Comparison of Characteristics between Parietal Cell Dysfunction and Early-stage Autoimmune Gastritis.

Parietal cell dysfunction Early-stage autoimmune gastritis
Endoscopic finding in corpus No atrophy Polygonal areae gastricae surrounded by a reticular border in a mosaic-like pattern
Thickened gastric folds Edematous mucosa and slight swelling of the areae gastricae
Discolored mucosa with marked vascular visibility Discolored mucosa and vascular visibility
Reddish and edematous change of the gastric areas
No significant atrophic change
Hematoxylin and Eosin staining in corpus Parietal cell protrusion Parietal cell protrusion
Parietal cell vacuolation Parietal cell vacuolation
Dilated fundic glands Dilated fundic glands
Inflammation in deep mucosa
Reduction of parietal cells
Immunostaining for H+K+-ATPase Negative (or weak) Negative or weak in some areas
Immunostaining for pepsinogen Positive Negative or weak in some areas
Autoantibody PCA, normal PCA, high (possibly normal in some cases)
IFA, negative IFA, positive or negative

PCA: parietal cell antibody, IFA: intrinsic factor antibody

In conclusion, we experienced a rare case of multiple NENs with parietal cell dysfunction that had extreme hypergastrinemia.
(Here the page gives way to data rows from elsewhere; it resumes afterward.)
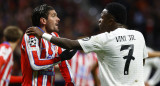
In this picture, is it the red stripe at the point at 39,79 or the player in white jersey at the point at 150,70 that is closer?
the red stripe at the point at 39,79

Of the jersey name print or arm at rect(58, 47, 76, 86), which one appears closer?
the jersey name print

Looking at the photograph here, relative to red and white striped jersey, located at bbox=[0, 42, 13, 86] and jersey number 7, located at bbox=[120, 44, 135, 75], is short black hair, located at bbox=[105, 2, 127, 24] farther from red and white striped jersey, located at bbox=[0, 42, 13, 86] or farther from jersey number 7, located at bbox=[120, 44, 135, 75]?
red and white striped jersey, located at bbox=[0, 42, 13, 86]

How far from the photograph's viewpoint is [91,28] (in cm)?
1156

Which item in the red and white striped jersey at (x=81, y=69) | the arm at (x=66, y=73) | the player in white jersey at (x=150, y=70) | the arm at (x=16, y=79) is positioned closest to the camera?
the arm at (x=66, y=73)

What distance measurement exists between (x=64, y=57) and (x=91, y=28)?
307 inches

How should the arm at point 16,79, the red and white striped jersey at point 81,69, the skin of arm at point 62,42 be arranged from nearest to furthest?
the skin of arm at point 62,42 → the arm at point 16,79 → the red and white striped jersey at point 81,69

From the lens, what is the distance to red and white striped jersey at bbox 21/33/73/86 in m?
3.79

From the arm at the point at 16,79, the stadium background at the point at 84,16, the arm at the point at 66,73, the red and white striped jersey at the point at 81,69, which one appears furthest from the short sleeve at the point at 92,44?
the stadium background at the point at 84,16

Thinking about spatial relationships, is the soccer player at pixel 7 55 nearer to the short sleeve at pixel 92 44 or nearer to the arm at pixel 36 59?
the arm at pixel 36 59

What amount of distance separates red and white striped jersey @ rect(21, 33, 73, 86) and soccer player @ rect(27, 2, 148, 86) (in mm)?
255

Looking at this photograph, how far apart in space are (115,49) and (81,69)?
386 centimetres

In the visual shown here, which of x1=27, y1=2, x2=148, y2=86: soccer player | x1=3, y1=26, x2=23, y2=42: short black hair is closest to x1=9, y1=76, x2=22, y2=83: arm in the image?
x1=3, y1=26, x2=23, y2=42: short black hair

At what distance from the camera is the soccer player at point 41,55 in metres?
3.79

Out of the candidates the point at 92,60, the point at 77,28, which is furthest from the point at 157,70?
the point at 77,28
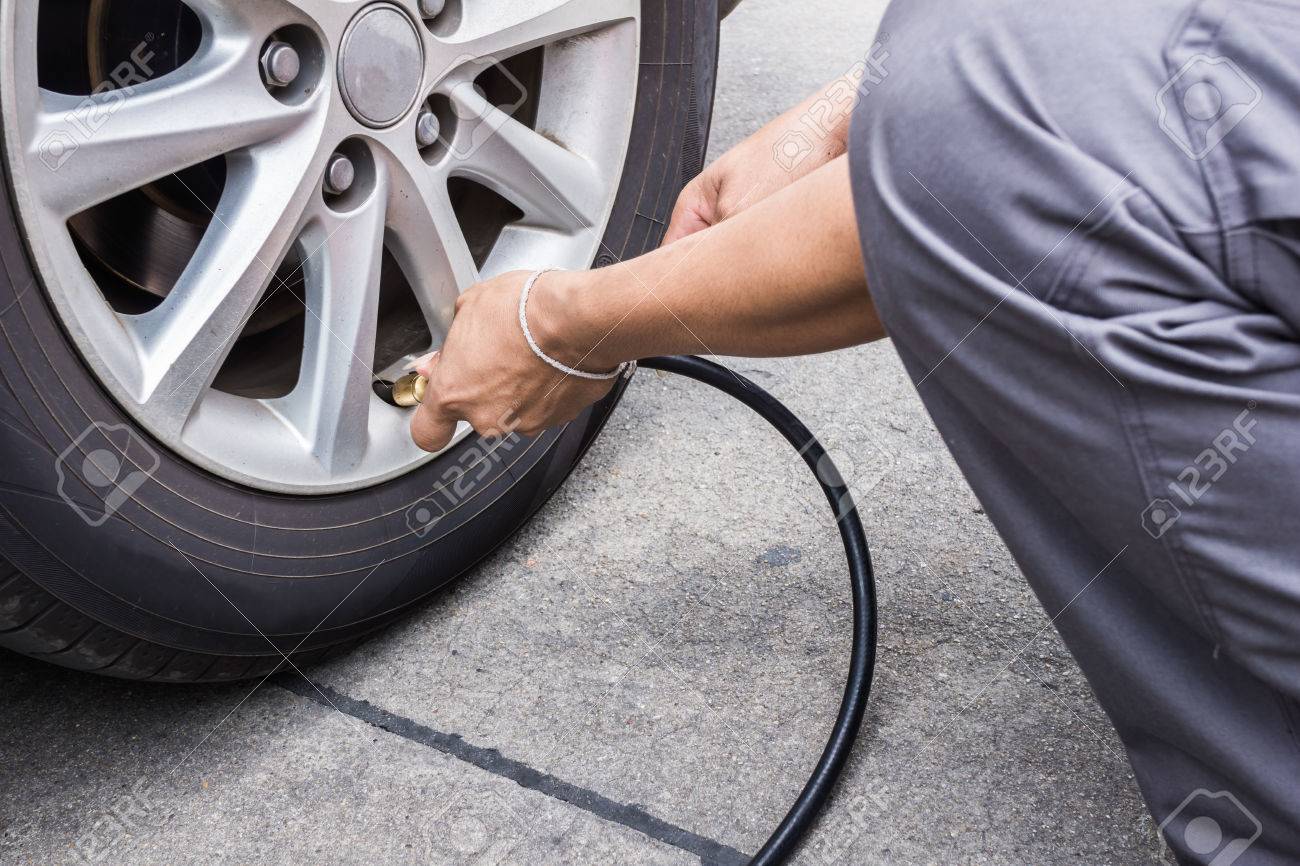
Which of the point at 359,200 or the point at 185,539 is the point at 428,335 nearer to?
the point at 359,200

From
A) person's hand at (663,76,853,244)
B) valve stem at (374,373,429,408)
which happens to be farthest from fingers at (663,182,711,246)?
valve stem at (374,373,429,408)

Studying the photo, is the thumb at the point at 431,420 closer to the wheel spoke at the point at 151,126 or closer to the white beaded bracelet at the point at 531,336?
the white beaded bracelet at the point at 531,336

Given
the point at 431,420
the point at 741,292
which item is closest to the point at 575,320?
the point at 741,292

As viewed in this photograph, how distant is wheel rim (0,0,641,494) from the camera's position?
1086 millimetres

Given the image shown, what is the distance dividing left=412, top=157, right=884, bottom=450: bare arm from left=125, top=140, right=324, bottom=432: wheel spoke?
0.68 feet

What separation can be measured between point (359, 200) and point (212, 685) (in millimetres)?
580

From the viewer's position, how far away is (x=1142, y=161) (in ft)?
2.35

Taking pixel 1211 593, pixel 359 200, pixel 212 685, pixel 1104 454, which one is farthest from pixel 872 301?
pixel 212 685
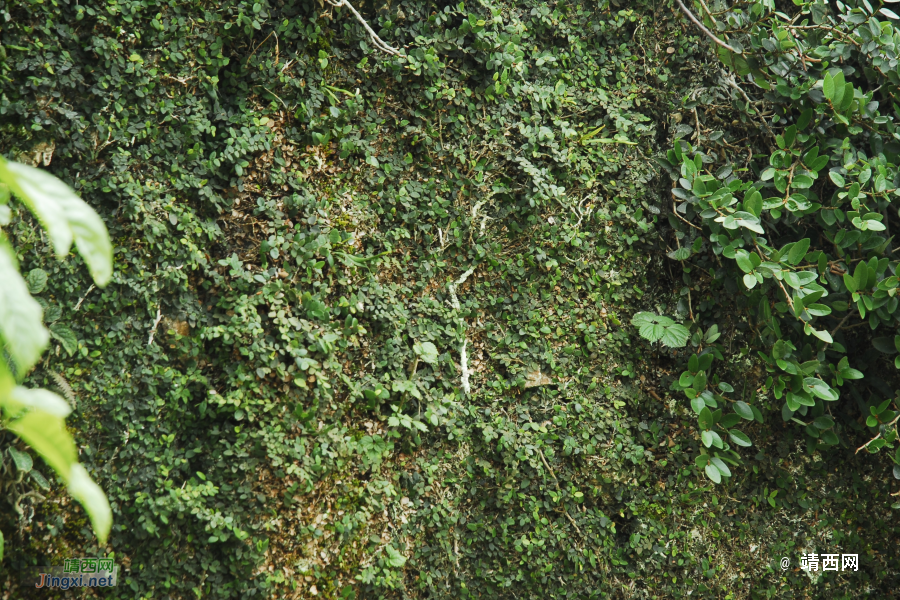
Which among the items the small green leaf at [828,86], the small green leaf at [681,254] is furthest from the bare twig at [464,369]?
the small green leaf at [828,86]

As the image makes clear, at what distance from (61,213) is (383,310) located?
1744 mm

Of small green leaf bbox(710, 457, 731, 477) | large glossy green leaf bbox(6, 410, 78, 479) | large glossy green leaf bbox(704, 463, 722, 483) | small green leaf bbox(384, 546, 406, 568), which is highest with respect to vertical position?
large glossy green leaf bbox(6, 410, 78, 479)

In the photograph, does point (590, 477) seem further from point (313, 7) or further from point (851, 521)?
point (313, 7)

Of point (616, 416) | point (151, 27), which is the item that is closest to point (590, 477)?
point (616, 416)

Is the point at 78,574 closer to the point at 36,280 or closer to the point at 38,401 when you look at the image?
the point at 36,280

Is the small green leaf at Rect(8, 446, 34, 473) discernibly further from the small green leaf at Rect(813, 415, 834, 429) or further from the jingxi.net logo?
the small green leaf at Rect(813, 415, 834, 429)

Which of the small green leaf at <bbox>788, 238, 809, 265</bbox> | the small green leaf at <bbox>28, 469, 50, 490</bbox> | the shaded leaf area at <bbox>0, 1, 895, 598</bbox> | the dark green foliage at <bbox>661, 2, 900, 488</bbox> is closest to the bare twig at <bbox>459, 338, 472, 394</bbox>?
the shaded leaf area at <bbox>0, 1, 895, 598</bbox>

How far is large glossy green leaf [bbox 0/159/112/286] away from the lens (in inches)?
23.8

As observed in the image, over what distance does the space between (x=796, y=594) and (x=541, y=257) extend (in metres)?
1.96

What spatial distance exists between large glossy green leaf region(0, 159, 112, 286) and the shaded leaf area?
4.74 ft

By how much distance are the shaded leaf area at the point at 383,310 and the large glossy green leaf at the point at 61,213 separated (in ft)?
4.74

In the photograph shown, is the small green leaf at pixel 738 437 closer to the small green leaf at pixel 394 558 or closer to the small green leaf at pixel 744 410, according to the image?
the small green leaf at pixel 744 410

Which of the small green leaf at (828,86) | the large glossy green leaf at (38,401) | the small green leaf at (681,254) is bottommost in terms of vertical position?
the small green leaf at (681,254)

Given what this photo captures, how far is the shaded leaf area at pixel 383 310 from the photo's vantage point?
1996 mm
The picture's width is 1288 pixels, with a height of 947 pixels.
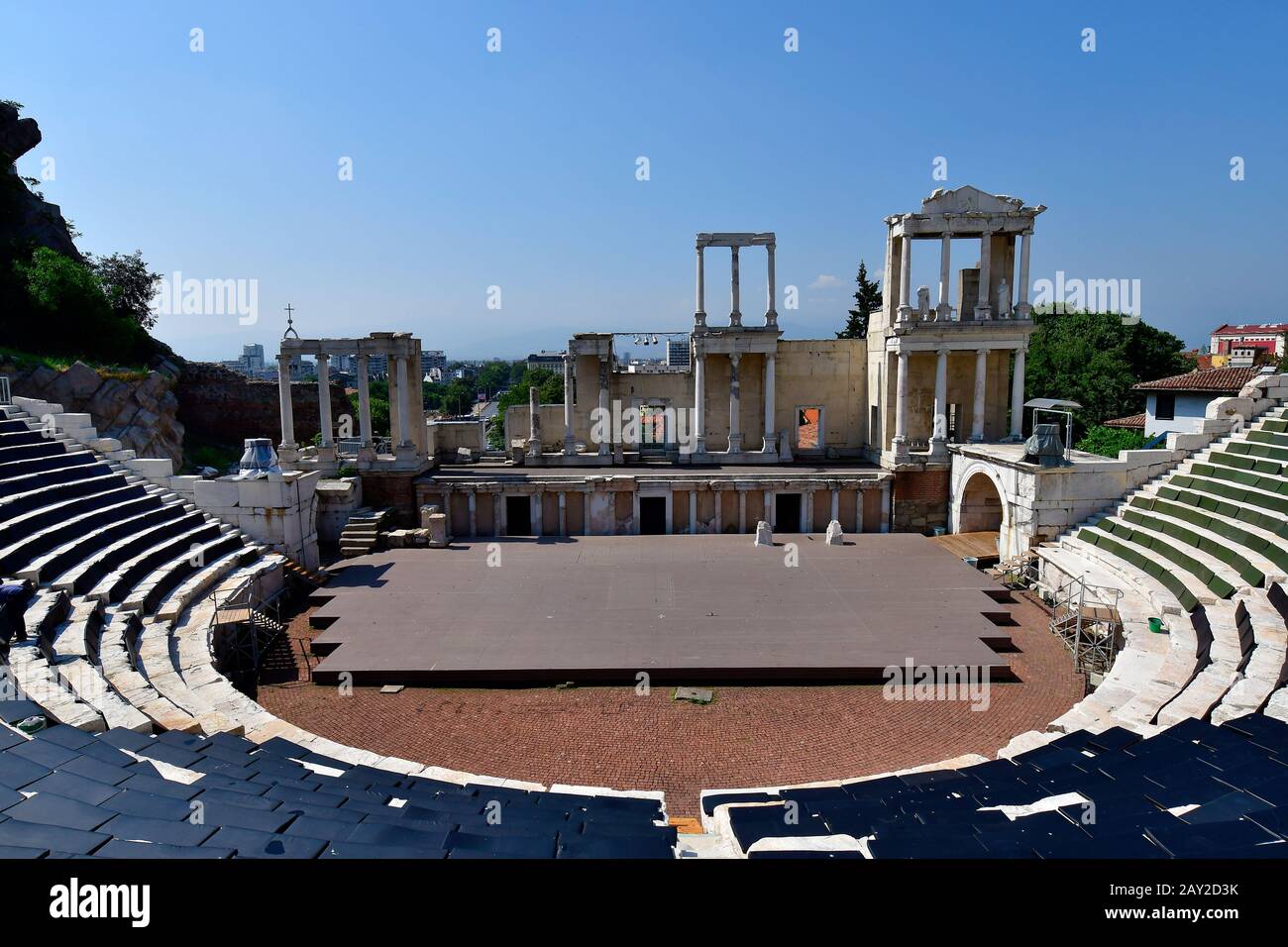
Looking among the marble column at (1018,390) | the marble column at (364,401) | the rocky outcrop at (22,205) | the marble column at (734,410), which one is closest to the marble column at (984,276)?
the marble column at (1018,390)

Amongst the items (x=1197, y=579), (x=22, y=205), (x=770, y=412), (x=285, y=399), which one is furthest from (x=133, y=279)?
(x=1197, y=579)

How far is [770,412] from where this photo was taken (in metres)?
32.4

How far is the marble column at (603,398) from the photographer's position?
31.8 meters

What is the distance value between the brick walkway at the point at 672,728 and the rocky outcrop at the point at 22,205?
3480cm

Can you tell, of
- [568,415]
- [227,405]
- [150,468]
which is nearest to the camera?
[150,468]

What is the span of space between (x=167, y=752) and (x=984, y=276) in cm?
3008

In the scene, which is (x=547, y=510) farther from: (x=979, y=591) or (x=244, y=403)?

When we encounter patients with multiple gastric NENs with achlorhydria and hypergastrinemia, parietal cell dysfunction should be considered as a differential diagnosis. ME-NBI may help lead to the diagnosis of such a disease, and a subsequent histopathological evaluation of the fundic gland mucosa is required.

The authors state that they have no Conflict of Interest (COI).